Below this line is the material. Write out only its lines from the one containing "Dược phẩm Tâm" through the one containing "Aurora Wilds Slot Bonus", both kept, exactly.

§ Source records
####################

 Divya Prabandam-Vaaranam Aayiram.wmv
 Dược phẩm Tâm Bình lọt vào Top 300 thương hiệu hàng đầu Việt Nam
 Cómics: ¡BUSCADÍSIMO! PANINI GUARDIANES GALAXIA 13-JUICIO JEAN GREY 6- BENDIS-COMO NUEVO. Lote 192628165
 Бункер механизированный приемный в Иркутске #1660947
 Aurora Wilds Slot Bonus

####################

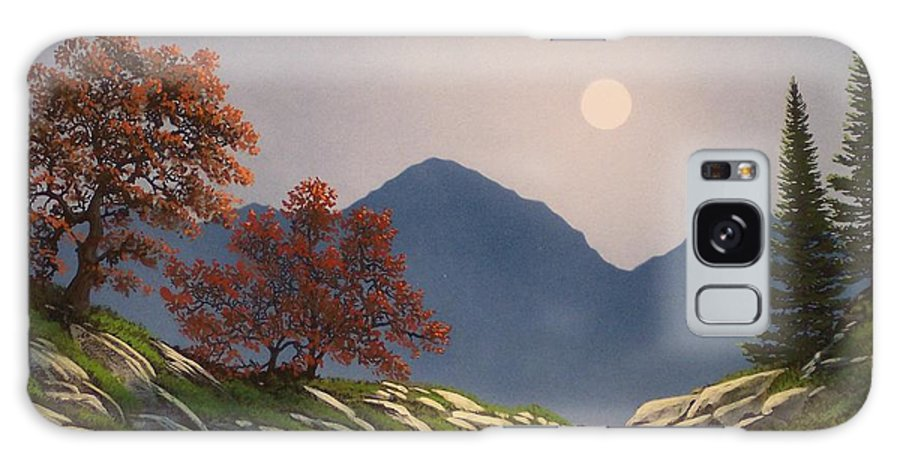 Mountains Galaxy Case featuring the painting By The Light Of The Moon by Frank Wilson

####################

§ Reply
 Dược phẩm Tâm Bình lọt vào Top 300 thương hiệu hàng đầu Việt Nam
 Cómics: ¡BUSCADÍSIMO! PANINI GUARDIANES GALAXIA 13-JUICIO JEAN GREY 6- BENDIS-COMO NUEVO. Lote 192628165
 Бункер механизированный приемный в Иркутске #1660947
 Aurora Wilds Slot Bonus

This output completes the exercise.